Et là la fillette allait
traînant le parapluie noir de son père, parapluie plus grand qu’elle, et qui
lui servait pour s’équilibrer quand elle levait la tête et parlait avec
toutes les personnes qui passaient :
-
Oh, bébé ! Oh, psitt !
Les personnes riaient très surprises
d’entendre cette petite puce s’adressant à elles. Elle n’y donnait pas
d’importance, elle baissait la tête et tirait pour marcher jusqu’à deviner la
présence d’un autre bar. Quand elle passait toute droite sans en apercevoir un,
après quelques mètres, elle s’arrêtait, regardait derrière elle et courrait en
arrière en direction du bar … et recommençait tout de nouveau :
-
Celui-ci, celui-ci, celui-ci.
Bien, mais ce goût pour les friandises, qui
la faisait s’épuiser devant les vitrines tentatrices, l’a poursuivi le reste de sa vie et lui a apporté beaucoup
d’histoires.

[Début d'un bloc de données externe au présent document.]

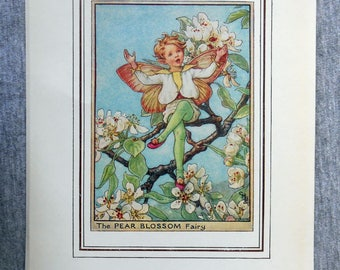 Pear Blossom Flower Fairy Vintage Print, c.1950 Cicely Mary Barker Book Plate Illustration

Vous souvenez-vous du blanc-manger qui la fit tomber malade de
désir ? Donc maintenant nous allons connaître le cas du pudim³ au lait
concentré.
Ce fut un samedi, en matinée, que Dona Silvia
se leva animée et prépara un beau et doré pudim au jus caramélisé. Ce
mets serait servi aux visiteurs annoncés pour l’après-midi du même jour.
La petite fille accompagna toutes les étapes
de la préparation avec l’eau à la bouche, et en tournoyant autour de sa mère
pour ne perdre aucun détail.
-
Enlève-toi de là, fillette, que je vais finir par te
marcher dessus.
Et elle fut encore à côté de sa mère quand
elle vit le pudim aller sur l’inaccessible étagère en haut du garde
manger.
Plus
tard, les visiteurs étaient dans la salle. La conversation va, la conversation
vient, et la petite fille anxieuse de l’heure du pudim. Jusqu’à ce que Dona
Silvia s’excusa et, toujours collée à sa mère, elle vit le pudim majestueux
descendre du haut de l’armoire et aller, avec les petites assiettes et les
petites cuillères, sur la table de la salle. Elle accompagna le gâteau dans sa
division et sa répartition. A chaque morceau servi, la petite fille se tordait
d’affliction, penchée sur la table.
-
Maintenant c’est le mien, mère ?
-
Il ne va rien rester pour moi, mère !
-
Mère, madame va tout leur donner ? Et moi ?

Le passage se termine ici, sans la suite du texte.